On aperçoit que chaque pièce de cordage doit faire sa manœuvre, c'est-à-dire, que chaque pièce ne doit pas avoir plus de longueur que la manœuvre qu'elle doit faire ; car s'il fallait couper un cordage en queue de rat, on l'affoiblirait beaucoup en la coupant par le gros bout, et elle deviendrait trop grosse si l'on retranchait du petit bout.

Si donc on veut une aussière en queue de rat de 32 brasses de longueur, j'étends mes 192 fils à 48 brasses, si je me propose de la commettre au tiers, et à 43 brasses, si je veux la commettre au quart ; ensuite je divise les 192 fils en trois pour faire une aussière à trois torons, ou en quatre pour en faire une à quatre torons ; jusque-là on suit la même règle que pour faire une aussière à l'ordinaire : mais pour ourdir les 192 fils restants, il faut allonger seulement quatre fils assez pour qu'ils soient à un pied de distance du carré ; et au moyen d'une gance, on en attache un à chacun des torons : voilà déjà l'aussière diminuée de quatre fils. On étend de même quatre autres fils qu'on attache encore avec des gances à un pied de ceux dont nous venons de parler, et la corde se trouve diminuée de huit fils : en répétant 48 fois cette opération, chaque toron se trouve grossi de 48 fils ; et ces 192 fils étant joints aux 192 qu'on avait étendus en premier lieu, la corde se trouve être formée au gros bout de 384 fils, que nous avons supposés qu'il fallait pour faire une aussière de neuf pouces de grosseur à ce bout. Suivant cette pratique l'aussière en question conserverait neuf pouces de grosseur jusqu'aux quatre cinquiemes de sa longueur, et ne diminuerait que dans la longueur d'un cinquième. Si un maître d'équipage voulait que la diminution s'étendit aux deux cinquiemes, le Cordier n'aurait qu'à raccourcir chaque fil de deux pieds au lieu d'un, etc. car il est évident que la queue de rat s'étendra d'autant plus avant dans la pièce, qu'on mettra plus de distance d'une gance à une autre : si on jugeait plus à propos que la diminution de grosseur de la queue de rat ne fût pas uniforme, on le pourrait faire en augmentant la distance d'une gance à une autre mesure qu'on approche du carré. Voilà tout ce qu'on peut dire sur la manière d'ourdir ces sortes de cordages : il faut parler maintenant de la façon de les commettre.

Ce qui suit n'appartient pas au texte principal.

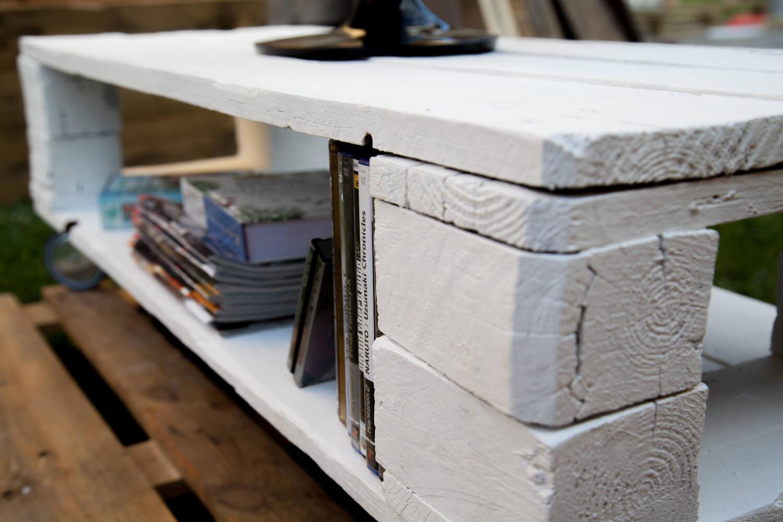 Mueble de tv matilda paletos - Palets muebles reciclados ...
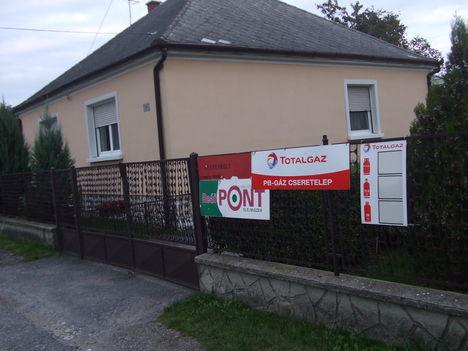 Horváth Élelmiszerbolt és Fagyizó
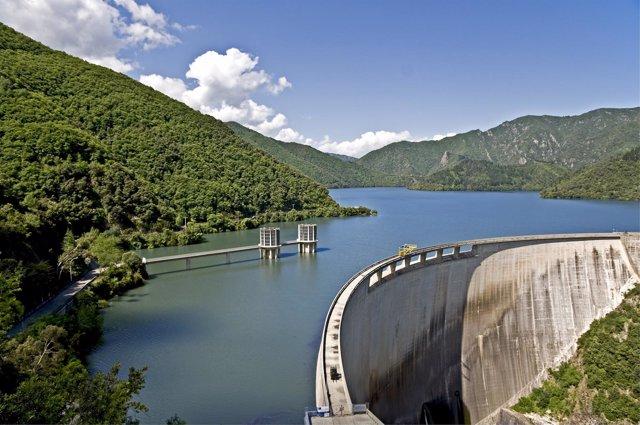 Instalación hidroeléctrica
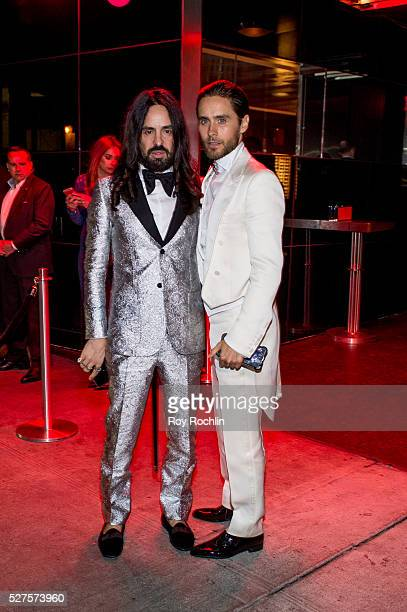 Jared Leto attends the after Party at the Standard Hotel following 'Manus x Machina Fashion In An Age Of Technology' Costume Institute Gala on May 2...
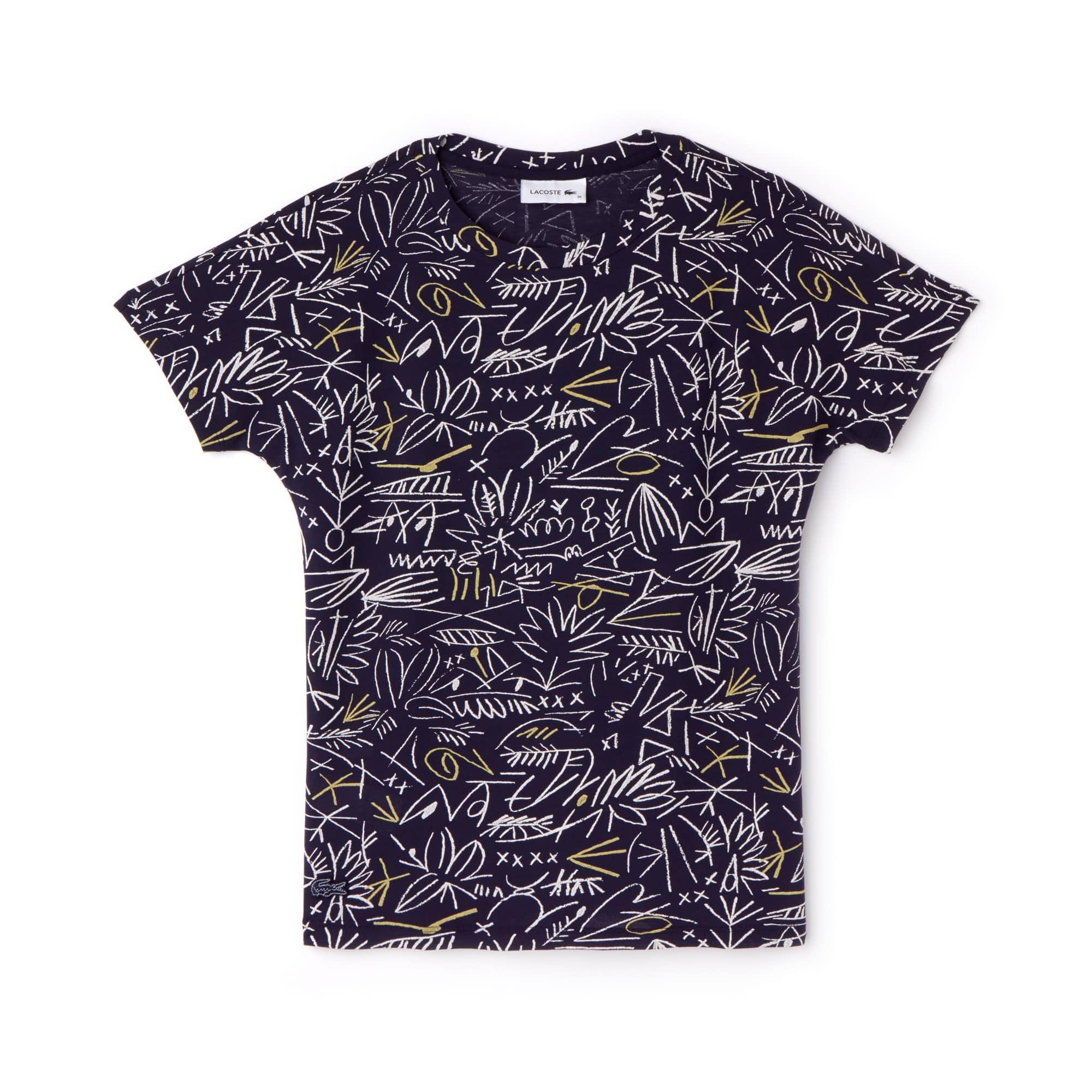 Damen Rundhals T-Shirt aus Baumwollkreppjersey mit Aufdruck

Manière de commettre les aussières en queue de rat. Quand les fils sont bien ourdis, quand les fils qui sont arrêtés par des gances sont aussi tendus que les autres, on démare le carré : mais comme les torons sont plus gros du côté du chantier, que du côté du carré, ils doivent se tordre plus difficilement au bout où ils sont plus gros ; c'est pour cette raison et afin que le tortillement se repartisse plus uniformément, qu'en tordant les torons, on ne fait virer que les manivelles du chantier, sans donner aucun tortillement du côté du carré.

Quand les torons sont suffisamment tortillés, quand ils sont raccourcis d'une quantité convenable, on les réunit tous à l'ordinaire à une seule manivelle qui est au milieu de la traverse du carré, on place le toupin, dont les rainures doivent être assez ouvertes pour recevoir les gros bouts des torons, et on acheve de commettre la pièce à l'ordinaire, ayant grande attention que le toupin courre bien ; car comme l'augmentation de grosseur du cordage fait obstacle à sa marche, et comme la grosseur du cordage du côté du carré est beaucoup moindre qu'à l'autre bout, il arrive souvent, surtout quand on commet ces cordages au tiers, qu'ils rompent auprès du carré. M. Duhamel, Traité de la Corderie.